### 必須タスク
(1) 本文に番号付きで示されているCDCの処理手順をすべて、記載の順に列挙してください。
(2) 本文のうち、「2. データ変更が発生したとき、予想される変更点を識別してキャプチャします。」から「上記の各ステップをより詳しく説明します。」までの部分を、両端を含めて改変せずに書き写してください。

### 本文
上記のようなデータ変更が発生したとき、LandPress Contentでは以下のような流れでCDCが動作します。

  1. データ変更を検知します。
  2. データ変更が発生したとき、予想される変更点を識別してキャプチャします。
    • 変更対象データ
    • 変更対象データに影響を受けるデータ
  3. キャプチャされたデータの変更前後を比較し、実際に変更されたデータのみを抽出します。
  4. 最終的に選別されたデータをパイプラインに送ります。

上記の各ステップをより詳しく説明します。

予想される変更点を識別してキャプチャする

まず、データ変更が検知されたら、予想される変更点を識別してキャプチャする必要があります。この変更点には2つの種類があります。1つは変更対象となるデータの変更点、もう1つはリレーションシップデータによる変更点です。

LandPress Contentは、ユーザーがより簡単にデータを構造化できるように、データ間のリレーションシップの設定をサポートしています。リレーションシップのデータが変更されると、他のデータにも影響を与えます。したがって、データの変更が検知されたとき、このようなリレーションシップの設定まで考慮してすべての変更点を識別するようにCDCを設計する必要があります。

変更対象データの変更点を識別する

以下は、著者データを保存するために使用されるauthorsコレクションです。このコレクションでauthors=1の英語のニックネームを変更してみます。

上記のような事例でのデータ変更点は非常にシンプルです。

### データセット項目

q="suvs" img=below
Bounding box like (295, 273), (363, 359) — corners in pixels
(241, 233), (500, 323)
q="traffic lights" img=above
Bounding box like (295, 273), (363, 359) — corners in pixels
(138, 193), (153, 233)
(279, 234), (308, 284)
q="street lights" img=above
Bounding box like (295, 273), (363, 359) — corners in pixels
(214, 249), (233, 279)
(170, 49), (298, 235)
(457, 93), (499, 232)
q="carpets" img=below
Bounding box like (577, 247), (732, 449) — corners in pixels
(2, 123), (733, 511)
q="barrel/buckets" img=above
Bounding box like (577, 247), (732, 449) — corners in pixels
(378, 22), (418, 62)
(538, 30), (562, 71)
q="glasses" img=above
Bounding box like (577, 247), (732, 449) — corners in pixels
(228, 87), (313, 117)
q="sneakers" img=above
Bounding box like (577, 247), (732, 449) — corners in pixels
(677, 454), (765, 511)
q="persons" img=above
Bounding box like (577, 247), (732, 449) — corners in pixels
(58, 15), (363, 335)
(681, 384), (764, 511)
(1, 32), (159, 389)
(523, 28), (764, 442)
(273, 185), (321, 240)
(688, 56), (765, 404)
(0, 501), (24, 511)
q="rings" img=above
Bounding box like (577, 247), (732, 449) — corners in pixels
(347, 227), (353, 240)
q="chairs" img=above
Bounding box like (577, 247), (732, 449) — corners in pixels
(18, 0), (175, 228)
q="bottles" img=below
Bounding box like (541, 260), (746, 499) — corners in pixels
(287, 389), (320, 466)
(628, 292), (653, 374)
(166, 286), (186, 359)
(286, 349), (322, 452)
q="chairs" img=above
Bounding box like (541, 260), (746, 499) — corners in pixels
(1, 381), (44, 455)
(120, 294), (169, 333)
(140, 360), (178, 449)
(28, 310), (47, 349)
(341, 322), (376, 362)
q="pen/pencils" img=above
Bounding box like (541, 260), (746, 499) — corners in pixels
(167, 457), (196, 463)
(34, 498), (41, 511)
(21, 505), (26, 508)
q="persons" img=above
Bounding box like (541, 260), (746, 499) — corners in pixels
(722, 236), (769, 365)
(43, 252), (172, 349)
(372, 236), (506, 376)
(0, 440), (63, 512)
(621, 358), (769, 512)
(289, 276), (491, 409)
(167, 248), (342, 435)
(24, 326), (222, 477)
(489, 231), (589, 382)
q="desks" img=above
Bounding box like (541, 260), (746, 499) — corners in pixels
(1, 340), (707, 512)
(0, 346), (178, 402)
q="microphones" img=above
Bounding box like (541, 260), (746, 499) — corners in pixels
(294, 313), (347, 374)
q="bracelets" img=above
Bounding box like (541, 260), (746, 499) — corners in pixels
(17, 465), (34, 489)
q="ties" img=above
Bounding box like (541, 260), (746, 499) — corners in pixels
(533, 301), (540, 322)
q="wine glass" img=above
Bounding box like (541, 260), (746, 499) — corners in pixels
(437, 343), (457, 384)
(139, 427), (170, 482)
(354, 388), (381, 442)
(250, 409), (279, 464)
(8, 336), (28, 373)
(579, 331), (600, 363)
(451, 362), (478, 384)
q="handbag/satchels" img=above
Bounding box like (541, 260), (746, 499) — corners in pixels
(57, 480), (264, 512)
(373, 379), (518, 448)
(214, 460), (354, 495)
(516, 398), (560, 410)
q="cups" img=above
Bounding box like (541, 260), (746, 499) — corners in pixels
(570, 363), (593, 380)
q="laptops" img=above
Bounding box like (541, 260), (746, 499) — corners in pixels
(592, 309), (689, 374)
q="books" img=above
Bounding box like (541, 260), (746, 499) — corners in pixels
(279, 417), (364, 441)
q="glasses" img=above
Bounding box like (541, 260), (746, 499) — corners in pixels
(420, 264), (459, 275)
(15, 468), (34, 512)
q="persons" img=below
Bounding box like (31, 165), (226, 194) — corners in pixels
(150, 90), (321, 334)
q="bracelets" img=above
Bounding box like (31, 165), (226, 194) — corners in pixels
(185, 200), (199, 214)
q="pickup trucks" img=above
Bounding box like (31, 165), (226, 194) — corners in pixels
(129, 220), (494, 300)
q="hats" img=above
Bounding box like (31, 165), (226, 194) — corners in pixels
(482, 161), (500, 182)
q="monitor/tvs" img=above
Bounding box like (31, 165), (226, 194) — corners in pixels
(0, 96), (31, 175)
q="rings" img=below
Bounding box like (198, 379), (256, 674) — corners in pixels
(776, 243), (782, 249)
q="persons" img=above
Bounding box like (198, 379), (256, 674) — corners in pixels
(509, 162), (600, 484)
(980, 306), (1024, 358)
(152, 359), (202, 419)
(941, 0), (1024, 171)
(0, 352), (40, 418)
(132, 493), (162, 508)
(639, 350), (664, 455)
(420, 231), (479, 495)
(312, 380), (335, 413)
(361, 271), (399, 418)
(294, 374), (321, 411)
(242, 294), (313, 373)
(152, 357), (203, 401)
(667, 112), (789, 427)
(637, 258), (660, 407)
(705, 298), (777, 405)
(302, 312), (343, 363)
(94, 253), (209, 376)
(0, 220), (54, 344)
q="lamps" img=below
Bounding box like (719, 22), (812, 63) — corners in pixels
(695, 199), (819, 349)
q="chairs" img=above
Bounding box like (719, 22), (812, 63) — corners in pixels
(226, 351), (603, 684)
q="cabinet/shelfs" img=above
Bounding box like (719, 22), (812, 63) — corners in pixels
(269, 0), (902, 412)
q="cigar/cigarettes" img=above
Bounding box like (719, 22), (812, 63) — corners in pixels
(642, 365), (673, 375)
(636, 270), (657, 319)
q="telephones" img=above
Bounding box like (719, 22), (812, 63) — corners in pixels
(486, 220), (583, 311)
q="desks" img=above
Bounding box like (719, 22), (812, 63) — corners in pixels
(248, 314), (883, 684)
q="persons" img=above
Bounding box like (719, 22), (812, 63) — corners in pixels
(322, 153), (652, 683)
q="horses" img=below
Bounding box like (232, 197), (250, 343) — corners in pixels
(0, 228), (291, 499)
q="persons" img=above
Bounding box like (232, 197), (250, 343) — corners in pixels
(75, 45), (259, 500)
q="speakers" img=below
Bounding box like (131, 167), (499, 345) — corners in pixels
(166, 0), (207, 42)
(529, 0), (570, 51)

### タスク別出力
(1)
1. データ変更を検知します。
2. データ変更が発生したとき、予想される変更点を識別してキャプチャします（変更対象データ、変更対象データに影響を受けるデータ）。
3. キャプチャされたデータの変更前後を比較し、実際に変更されたデータのみを抽出します。
4. 最終的に選別されたデータをパイプラインに送ります。

(2)
2. データ変更が発生したとき、予想される変更点を識別してキャプチャします。
    • 変更対象データ
    • 変更対象データに影響を受けるデータ
  3. キャプチャされたデータの変更前後を比較し、実際に変更されたデータのみを抽出します。
  4. 最終的に選別されたデータをパイプラインに送ります。

上記の各ステップをより詳しく説明します。